• [WORK TO COMPLETE]:
a) In the passage on anesthesia and memory, what is the stated incidence of intraoperative awareness?
b) Carry on the passage on anesthesia and memory, beginning after its final sentence.

** Opening EXCERPTED PASSAGE block **

Understanding how anesthetics cause memory loss is of considerable interest, as some patients experience insufficient amnesia and unexpected recall of adverse surgical events. The incidence of explicit recollection of surgical events that occur during general anesthesia, a disorder referred to as “intraoperative awareness,” is approximately 1.3 per 1,000 patients [2, 3]. The incidence of possible awareness, whereby patients recall events during anesthesia and surgery that cannot be substantiated by operating room personnel, may be as high as 2.4 per 1,000 patients [2]. Given that over 40 million patients undergo anesthesia in North America each year (American Society of Anesthesiologists), thousands of patients may be at risk for serious psychological harm.

At the opposite end of the spectrum of memory disorders associated with anesthesia are the persistent memory deficits that some patients experience. A decline in cognitive performance after general anesthesia is commonly referred to as postoperative cognitive dysfunction (POCD) [4–6]. In the International Study on POCD, approximately 37 % of young adults and 41 % of older patients exhibited cognitive deficits in the days immediately following surgery, with the deficits persisting for up to 3 months in 6 to 13% of patients [4]. Loss of explicit memory and impairment of executive function (which involves skills such as decision-making or planning follow-up appointments) are common features of POCD [7, 8].

** Closing EXCERPTED PASSAGE block **
** Opening RECORDS SUPPLIED block **

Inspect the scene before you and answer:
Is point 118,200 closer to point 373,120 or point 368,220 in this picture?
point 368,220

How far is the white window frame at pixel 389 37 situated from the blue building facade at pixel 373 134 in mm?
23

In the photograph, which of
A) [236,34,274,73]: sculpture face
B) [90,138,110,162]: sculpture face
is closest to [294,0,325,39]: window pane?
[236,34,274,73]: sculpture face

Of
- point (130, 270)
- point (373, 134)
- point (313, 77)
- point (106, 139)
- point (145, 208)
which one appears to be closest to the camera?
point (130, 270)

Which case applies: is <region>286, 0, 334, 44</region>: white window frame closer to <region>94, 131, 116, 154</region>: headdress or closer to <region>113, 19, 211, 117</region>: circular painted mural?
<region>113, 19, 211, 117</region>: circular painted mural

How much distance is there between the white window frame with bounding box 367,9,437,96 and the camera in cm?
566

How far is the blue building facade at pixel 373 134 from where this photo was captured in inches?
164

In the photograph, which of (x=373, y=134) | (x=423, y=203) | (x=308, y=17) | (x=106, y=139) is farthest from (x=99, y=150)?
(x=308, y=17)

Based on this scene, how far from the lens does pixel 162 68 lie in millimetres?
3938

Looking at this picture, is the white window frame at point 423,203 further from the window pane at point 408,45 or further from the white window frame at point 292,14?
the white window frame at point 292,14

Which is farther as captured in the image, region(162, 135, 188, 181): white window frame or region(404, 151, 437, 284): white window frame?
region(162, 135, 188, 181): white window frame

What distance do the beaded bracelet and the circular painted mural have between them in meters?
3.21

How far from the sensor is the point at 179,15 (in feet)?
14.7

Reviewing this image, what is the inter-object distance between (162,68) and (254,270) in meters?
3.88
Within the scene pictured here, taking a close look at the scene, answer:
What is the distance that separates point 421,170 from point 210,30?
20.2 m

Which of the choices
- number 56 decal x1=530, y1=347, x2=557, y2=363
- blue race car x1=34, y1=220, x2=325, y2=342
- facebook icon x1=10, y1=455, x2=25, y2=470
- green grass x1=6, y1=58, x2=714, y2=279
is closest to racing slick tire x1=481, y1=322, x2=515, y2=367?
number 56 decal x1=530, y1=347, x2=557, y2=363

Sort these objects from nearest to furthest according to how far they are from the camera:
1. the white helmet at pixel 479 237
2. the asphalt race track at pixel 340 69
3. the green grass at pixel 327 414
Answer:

** Closing RECORDS SUPPLIED block **

• [RESULTS IN ORDER]:
a) Approximately 1.3 per 1,000 patients.

b)
The duration of general anesthesia is an independent predictor of cognitive dysfunction, and anesthetics are thereby implicated as a potential causative factor in POCD [6]. However, POCD also occurs in patients undergoing regional anesthesia and conscious sedation, which suggests that inflammation and sedative drugs are contributing factors [8, 9]. Other factors that may contribute to poor performance on psychometric tests include the patient’s underlying illness, disrupted sleep during the hospital stay, the stress and novelty of the hospital environment, and postoperative pain [4, 7].

Cognitive deficits after surgery represent a serious concern as they are associated with poor long-term outcome, premature retirement, loss of independence, and increased long-term mortality [7]. Unfortunately, no treatments or preventive measures are available for POCD. Thus, studies of laboratory animals are required to disentangle the role of anesthesia from the myriad of other potential contributing factors. As described below, research to elucidate the molecular basis of POCD and to identify potential therapeutic strategies is in progress.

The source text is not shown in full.